A Tough Nut To Crack For Evolution
A young gorilla in a Congo sanctuary is smashing palm nuts between two rocks to extract oil, surprising and intriguing scientists who say they have much to learn about what gorillas can do, and about what it says about evolution.
It had been thought that the premeditated use of stones and sticks to accomplish a task like cracking nuts was restricted to humans and the smaller, more agile chimpanzees.
Then in late September, keepers at a Dian Fossey Gorilla Fund International sanctuary in this eastern Congo city saw 2½-year-old female gorilla Itebero smashing palm nuts between rocks using the "hammer and anvil" technique, considered among the most complex tool-use behaviors.
"This is a surprising finding, given what we know about tool use in gorillas," Dian Fossey Gorilla Fund primatologist Patrick Mehlman said earlier this month at his Goma office.
He said the finding indicates that complex tool use may not be a trait developed only by humans and chimpanzees and could have its origins earlier in the evolutionary chain, among ancestors common to both humans and their closest relatives, the great apes.
Gottfried Hohmann, an expert on primates at the Max Planck Institute in Germany, told The Associated Press that Itebero's behavior "means that gorillas have a higher level of understanding of their environment than we thought."

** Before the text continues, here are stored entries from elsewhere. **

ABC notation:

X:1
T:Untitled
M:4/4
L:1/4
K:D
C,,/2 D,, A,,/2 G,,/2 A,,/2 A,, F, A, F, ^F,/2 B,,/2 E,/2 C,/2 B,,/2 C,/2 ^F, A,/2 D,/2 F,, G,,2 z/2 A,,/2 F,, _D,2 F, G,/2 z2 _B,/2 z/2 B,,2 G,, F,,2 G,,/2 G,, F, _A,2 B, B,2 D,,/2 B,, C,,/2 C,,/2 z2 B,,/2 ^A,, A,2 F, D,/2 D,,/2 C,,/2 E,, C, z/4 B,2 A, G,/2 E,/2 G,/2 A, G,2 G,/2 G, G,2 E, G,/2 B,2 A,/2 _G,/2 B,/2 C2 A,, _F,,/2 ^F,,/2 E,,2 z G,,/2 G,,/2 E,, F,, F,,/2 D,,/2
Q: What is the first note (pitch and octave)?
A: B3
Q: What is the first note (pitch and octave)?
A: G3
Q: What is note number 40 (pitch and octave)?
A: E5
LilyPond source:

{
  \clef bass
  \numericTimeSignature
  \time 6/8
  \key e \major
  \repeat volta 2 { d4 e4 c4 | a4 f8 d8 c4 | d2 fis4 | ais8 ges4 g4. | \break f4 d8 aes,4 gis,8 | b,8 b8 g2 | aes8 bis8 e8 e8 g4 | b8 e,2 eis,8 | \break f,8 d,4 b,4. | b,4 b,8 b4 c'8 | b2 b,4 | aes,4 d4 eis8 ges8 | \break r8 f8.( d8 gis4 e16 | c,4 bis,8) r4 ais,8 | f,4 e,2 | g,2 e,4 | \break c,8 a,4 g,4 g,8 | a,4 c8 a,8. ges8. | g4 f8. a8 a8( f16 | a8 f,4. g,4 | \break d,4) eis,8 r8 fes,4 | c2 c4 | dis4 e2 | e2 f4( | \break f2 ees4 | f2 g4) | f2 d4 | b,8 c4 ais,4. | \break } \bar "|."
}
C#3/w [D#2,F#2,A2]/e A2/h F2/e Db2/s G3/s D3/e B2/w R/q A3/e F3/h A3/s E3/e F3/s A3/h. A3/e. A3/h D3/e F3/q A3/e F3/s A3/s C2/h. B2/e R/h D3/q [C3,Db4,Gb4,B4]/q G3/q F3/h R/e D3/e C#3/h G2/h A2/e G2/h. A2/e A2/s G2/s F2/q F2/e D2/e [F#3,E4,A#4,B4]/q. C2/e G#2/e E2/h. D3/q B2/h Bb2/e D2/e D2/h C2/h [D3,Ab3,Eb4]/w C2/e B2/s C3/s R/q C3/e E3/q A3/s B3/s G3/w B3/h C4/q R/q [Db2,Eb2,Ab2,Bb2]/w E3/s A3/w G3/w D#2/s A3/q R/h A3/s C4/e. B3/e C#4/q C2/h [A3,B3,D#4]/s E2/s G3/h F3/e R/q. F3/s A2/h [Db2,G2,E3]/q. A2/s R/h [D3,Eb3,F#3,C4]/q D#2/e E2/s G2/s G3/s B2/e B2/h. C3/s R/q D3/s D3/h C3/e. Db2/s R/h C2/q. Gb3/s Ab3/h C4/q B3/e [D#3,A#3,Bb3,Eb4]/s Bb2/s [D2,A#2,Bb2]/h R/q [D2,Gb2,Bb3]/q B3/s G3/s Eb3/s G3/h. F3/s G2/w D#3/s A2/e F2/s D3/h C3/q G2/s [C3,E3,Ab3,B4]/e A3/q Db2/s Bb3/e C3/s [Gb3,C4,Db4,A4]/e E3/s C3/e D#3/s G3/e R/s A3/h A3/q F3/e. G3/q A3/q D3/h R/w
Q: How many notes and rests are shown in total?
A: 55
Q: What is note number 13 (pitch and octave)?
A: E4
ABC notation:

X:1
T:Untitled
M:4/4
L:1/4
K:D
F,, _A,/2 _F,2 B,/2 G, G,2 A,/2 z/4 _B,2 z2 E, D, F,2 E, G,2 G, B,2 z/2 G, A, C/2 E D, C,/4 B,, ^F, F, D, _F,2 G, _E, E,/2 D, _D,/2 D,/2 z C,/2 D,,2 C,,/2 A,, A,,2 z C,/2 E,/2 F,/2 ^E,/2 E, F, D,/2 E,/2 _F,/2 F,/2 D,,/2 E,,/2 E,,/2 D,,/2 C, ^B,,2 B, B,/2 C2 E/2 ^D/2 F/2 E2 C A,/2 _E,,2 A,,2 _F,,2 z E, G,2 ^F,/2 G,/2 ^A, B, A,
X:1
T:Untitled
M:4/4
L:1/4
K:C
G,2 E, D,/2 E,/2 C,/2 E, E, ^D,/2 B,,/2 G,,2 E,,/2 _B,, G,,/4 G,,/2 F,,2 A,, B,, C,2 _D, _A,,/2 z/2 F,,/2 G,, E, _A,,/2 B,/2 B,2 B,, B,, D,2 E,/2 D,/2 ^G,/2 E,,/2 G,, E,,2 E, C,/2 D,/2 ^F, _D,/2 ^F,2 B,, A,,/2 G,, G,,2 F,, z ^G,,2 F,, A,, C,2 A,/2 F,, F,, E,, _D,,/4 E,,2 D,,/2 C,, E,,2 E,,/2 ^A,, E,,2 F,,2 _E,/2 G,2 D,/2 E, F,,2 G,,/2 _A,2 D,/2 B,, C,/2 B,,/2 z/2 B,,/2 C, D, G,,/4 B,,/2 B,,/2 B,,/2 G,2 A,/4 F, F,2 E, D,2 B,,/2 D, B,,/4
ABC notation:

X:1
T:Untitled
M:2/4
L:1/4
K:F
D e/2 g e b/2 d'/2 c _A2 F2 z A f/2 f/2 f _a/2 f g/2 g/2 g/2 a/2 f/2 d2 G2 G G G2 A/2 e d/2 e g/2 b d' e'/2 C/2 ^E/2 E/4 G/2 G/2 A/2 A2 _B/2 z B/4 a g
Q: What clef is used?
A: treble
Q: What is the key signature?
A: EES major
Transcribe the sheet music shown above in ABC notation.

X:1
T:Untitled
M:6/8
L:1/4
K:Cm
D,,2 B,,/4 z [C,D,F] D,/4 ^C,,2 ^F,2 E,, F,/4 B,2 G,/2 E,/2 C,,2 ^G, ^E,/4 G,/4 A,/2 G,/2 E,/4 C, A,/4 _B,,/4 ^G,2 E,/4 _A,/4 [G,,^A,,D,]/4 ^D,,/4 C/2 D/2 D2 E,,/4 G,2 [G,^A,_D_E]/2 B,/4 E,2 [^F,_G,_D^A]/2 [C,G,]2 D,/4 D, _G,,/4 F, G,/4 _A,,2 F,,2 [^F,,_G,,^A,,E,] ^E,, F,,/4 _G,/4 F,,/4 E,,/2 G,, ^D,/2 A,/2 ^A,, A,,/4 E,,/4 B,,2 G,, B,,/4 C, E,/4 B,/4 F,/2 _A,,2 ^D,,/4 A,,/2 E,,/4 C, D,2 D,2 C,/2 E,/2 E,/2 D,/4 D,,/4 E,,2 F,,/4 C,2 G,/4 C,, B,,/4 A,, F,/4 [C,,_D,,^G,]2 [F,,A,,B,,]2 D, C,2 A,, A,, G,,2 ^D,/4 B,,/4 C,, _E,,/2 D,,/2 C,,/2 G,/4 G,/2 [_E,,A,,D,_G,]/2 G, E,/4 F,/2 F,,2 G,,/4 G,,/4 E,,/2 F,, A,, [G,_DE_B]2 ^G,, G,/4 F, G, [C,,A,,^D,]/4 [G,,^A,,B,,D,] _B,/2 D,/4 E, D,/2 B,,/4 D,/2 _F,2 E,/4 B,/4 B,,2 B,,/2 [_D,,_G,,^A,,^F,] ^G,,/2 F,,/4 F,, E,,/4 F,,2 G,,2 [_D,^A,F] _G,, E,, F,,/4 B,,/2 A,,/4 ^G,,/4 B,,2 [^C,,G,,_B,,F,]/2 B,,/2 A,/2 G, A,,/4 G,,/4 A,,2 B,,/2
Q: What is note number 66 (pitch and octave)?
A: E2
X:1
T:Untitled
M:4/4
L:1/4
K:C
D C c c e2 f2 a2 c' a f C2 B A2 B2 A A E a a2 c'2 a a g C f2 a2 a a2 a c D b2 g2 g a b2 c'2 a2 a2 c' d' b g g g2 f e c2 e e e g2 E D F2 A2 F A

Itebero has been living in the sanctuary for a year, since local authorities confiscated her from poachers. Mehlman said he believed Itebero, named for a place near where she was found, started cracking nuts spontaneously and was not influenced by humans.
Alecia Lilly, a primatologist in Rwanda who worked for over a decade with captive gorillas in South Carolina and has seen Itebero at work, said most learning among gorillas occurs through imitation. But Itebero had no instructor, alone in her sanctuary with her keeper.
"Itebero is remarkably proficient at cracking nuts," Lilly told the AP. "It takes most chimpanzees many years to reach similar levels of proficiency."
Itebero's actions led some scientists to believe that gorillas in the wild might exhibit complex tool use as well, though no one has reported such behavior.
Earlier this year, researchers reported observing gorillas in the wild in the neighboring Republic of Congo's rain forests using simple tools, according to a team led by Thomas Breuer of the Wildlife Conservation Society at the Bronx Zoo.
In an e-mail message Monday from the Republic of Congo's Nouabale-Ndoki National Park, Breuer said that in 10 years of observation, his team had seen only two instances of tool use among gorillas, a stick used to test the depth of a pond, and a small tree trunk used for support and as a bridge.
Breuer said it was difficult to compare the behaviors his team witnessed in the wild with the more complex behavior exhibited by Itebero, who had had contact with humans. But he said Itebero's action "clearly shows that gorillas have the capability to use sophisticated tools even if they do not, or rarely, do this.
"Very often the use of tools is triggered by certain needs and it seems that gorillas have only little need to use tools in the wild," Breuer said.